WHAT TO DO :: In the passage on family history, what year did the great-great-great grandfather emigrate to America?

PASSAGE TO READ ::
I've been chasing down loose ends lately -- loose ends of family history -- hours of Googling inspired by an upcoming trip to Germany and the opportunity to see the church and parsonage my great-great-great grandfather left behind in Ziegelheim, Saxony, when he emigrated to America in 1852.
Why he left is a long story. There is a family chronicle, put down on paper by one of the next generation. I'm not sure when I first encountered this story -- it was shared with me by my dad. But it began to come alive for me when I was a college freshman in an honors history seminar called "Reform and Revolution," where I learned about the revolutionary movements that swept through Germany in 1848-50.
The class was basically what was known as "Western Civilization," a traditional part of a liberal arts education, though by the early 1970s it was on its way out of the requirements for a degree. Yes, it was entirely Euro-centric, and yes, a well-educated person should also know about Asia, Africa, and pre-Columbian American civilizations. But still, my thorough grounding in European and English history served me well in the years of undergrad and graduate education that followed. I had historical context for the trends and artists and masterworks I encountered in music history classes and especially, in theatre history. I could see that many students around me did not have the same sense of all this stuff that I did.

COLLECTED DATA ::

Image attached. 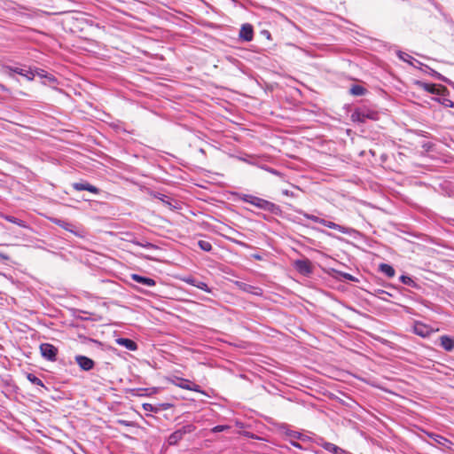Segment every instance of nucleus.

RESULT OF THIS EXERCISE :: 1852